Welcome to You Ask Andy

Derek Stevenson, age 10, of St. Catharines) Ontario, Canada, for his question:

What exactly is chlorophyll?

Chlorophyll colors our summer lawns and grassy meadows. It adds special tints of blue green or gray green, golden green or green green to each of the different plants. It works with the beaming sun to create basic food for the plant world and the plant world feeds the animal world. Chlorophyll also provides the breathable oxygen for all the plants and animals.

Ecology explains how all the plants and animals in a neighborhood depend upon each other to keep going. However, all of them also need a few global supplies, such as water, breathable air and a certain amount of warm sunshine. The earth provides the air; chlorophyll makes it breathable. The sun provides the warmth; chlorophyll uses its energy to feed all living things upon the earth.

The study of chlorophyll takes us down to the miniworld of atoms, molecules and busy little bodies too small for our eyes to see. The place to look for it is inside any green leaf. For chlorophyll is the gorgeous greenery of the thriving plant world.

Its busy little bodies are called chloroplasts, and it takes about 100 of these little flat disks to measure an inch. Inside the plant cells they crowd in jellified cytoplasm, and the chlorophyll extracted from a leaf is a green liquid. Each cell contains one or more chloroplasts. But scientists estimate that in the teeming cells of an average elm leaf there may be 1 billion of these busy little green bodies.

Through the daylight hours, chlorophyll uses energy from sunlight to convert water and gaseous carbon dioxide into basic sugary plant food. This miraculous sunshine recipe is called photosynthesis  and until quite recently nobody really knew the secrets of this magic recipe, though everyone knew that it provides oxygen and basic plant food on a global scale.
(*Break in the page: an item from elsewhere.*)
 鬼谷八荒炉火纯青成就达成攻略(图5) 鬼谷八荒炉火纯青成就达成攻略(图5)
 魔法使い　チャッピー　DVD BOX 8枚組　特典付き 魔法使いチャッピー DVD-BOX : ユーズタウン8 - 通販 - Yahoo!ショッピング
The plants use dissolved chemicals from the soil, plus sugar produced by chlorophyll, to create the thousands of different substances they need to grow and multiply. Most animals feed on plant food, and meat eating animals dine on the plant eaters.

Photosynthesis uses up the waste carbon dioxide that all living things breathe out. During the complicated sugar¬ making recipe, it gives off oxygen as a waste product. On a sunlit day, the forests pour countless tons of breathable oxygen into the air  and the breezes waft it around and around the globe.

Chlorophyll molecules are packages of atoms of carbon and hydrogen, nitrogen, oxygen and magnesium. They are similar to the molecules that color our red blood cells. In many ways they are quite different. But both chlorophyll and red blood perform chemical switches with oxygen and carbon dioxide.